Appendix F. Additional Supplied Modules

This appendix and the next one contain information regarding additional modules available in the Postgres Pro Standard distribution. These include porting tools, analysis utilities, and plug-in features that are not part of the core Postgres Pro system, mainly because they address a limited audience or are too experimental to be part of the main source tree. This does not preclude their usefulness.

This appendix covers the extensions and other server plug-in modules. Appendix G covers the utility programs.

In Postgres Pro Standard, these modules are made available as a separate subpackage postgrespro-std-13-contrib.

Many modules supply new user-defined functions, operators, or types. To make use of one of these modules, after you have installed the code you need to register the new SQL objects in the database system. This is done by executing a CREATE EXTENSION command. In a fresh database, you can simply do

CREATE EXTENSION module_name;

This command registers the new SQL objects in the current database only, so you need to run it in each database that you want the module's facilities to be available in. Alternatively, run it in database template1 so that the extension will be copied into subsequently-created databases by default.
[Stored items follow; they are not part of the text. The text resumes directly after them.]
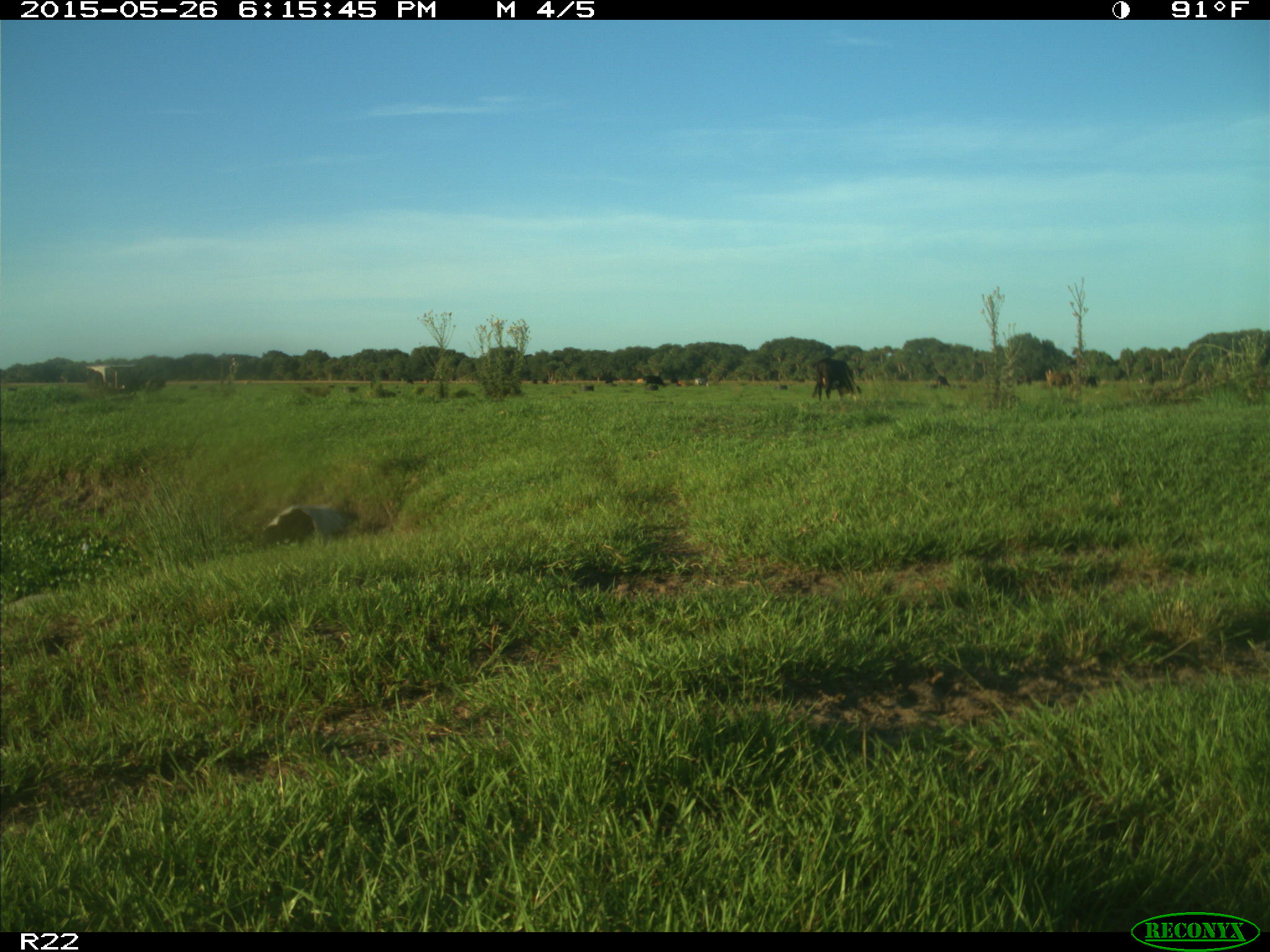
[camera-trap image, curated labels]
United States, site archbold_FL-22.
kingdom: Animalia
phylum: Chordata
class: Mammalia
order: Artiodactyla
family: Bovidae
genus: Bos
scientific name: Bos taurus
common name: domestic cow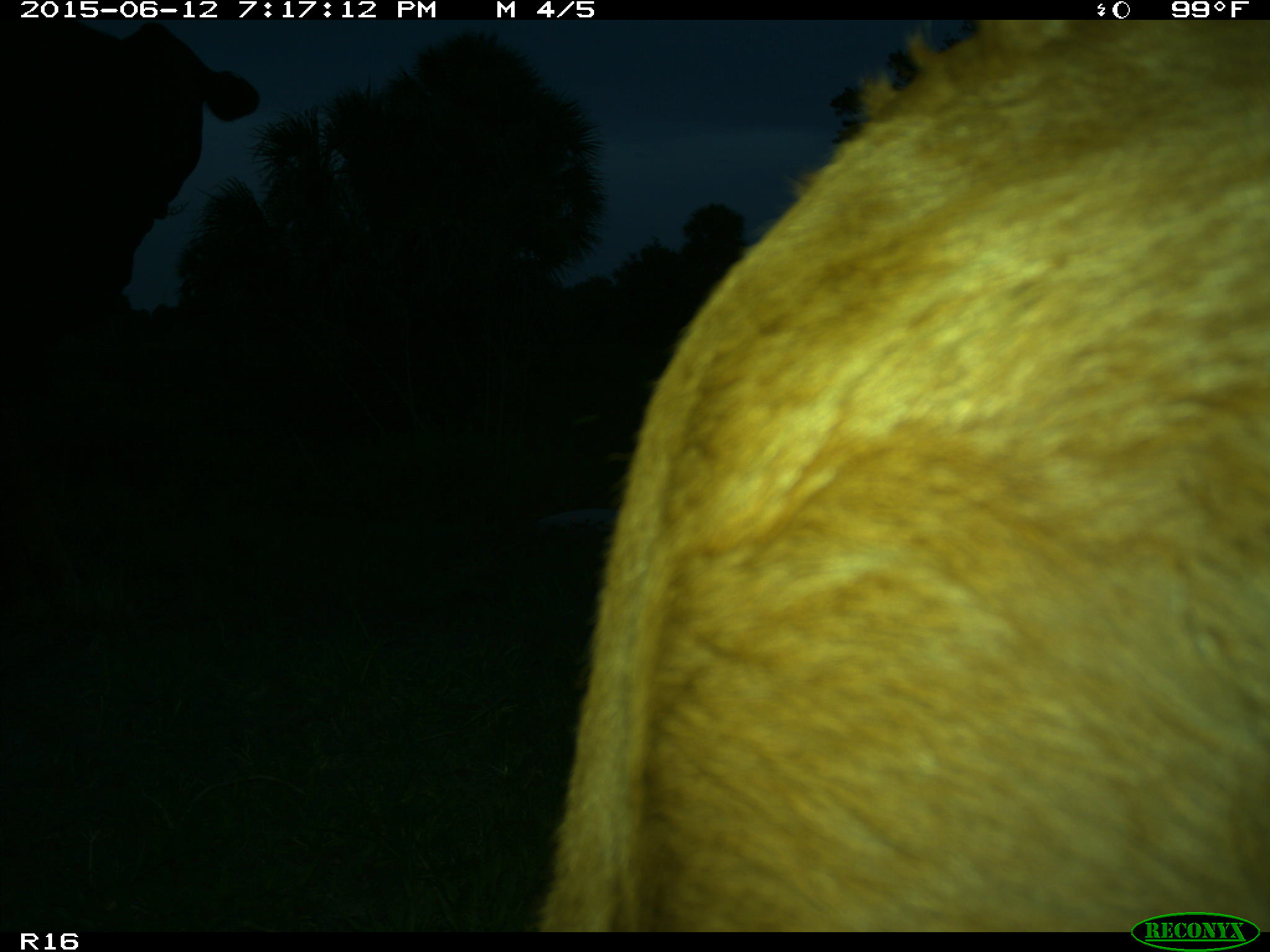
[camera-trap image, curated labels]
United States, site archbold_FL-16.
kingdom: Animalia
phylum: Chordata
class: Mammalia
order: Artiodactyla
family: Bovidae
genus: Bos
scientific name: Bos taurus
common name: domestic cow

For all these modules, CREATE EXTENSION must be run by a database superuser, unless the module is considered trusted, in which case it can be run by any user who has CREATE privilege on the current database. Modules that are trusted are identified as such in the sections that follow. Generally, trusted modules are ones that cannot provide access to outside-the-database functionality.

Many modules allow you to install their objects in a schema of your choice. To do that, add SCHEMA schema_name to the CREATE EXTENSION command. By default, the objects will be placed in your current creation target schema, which in turn defaults to public.

Note, however, that some of these modules are not extensions in this sense, but are loaded into the server in some other way, for instance by way of shared_preload_libraries. See the documentation of each module for details.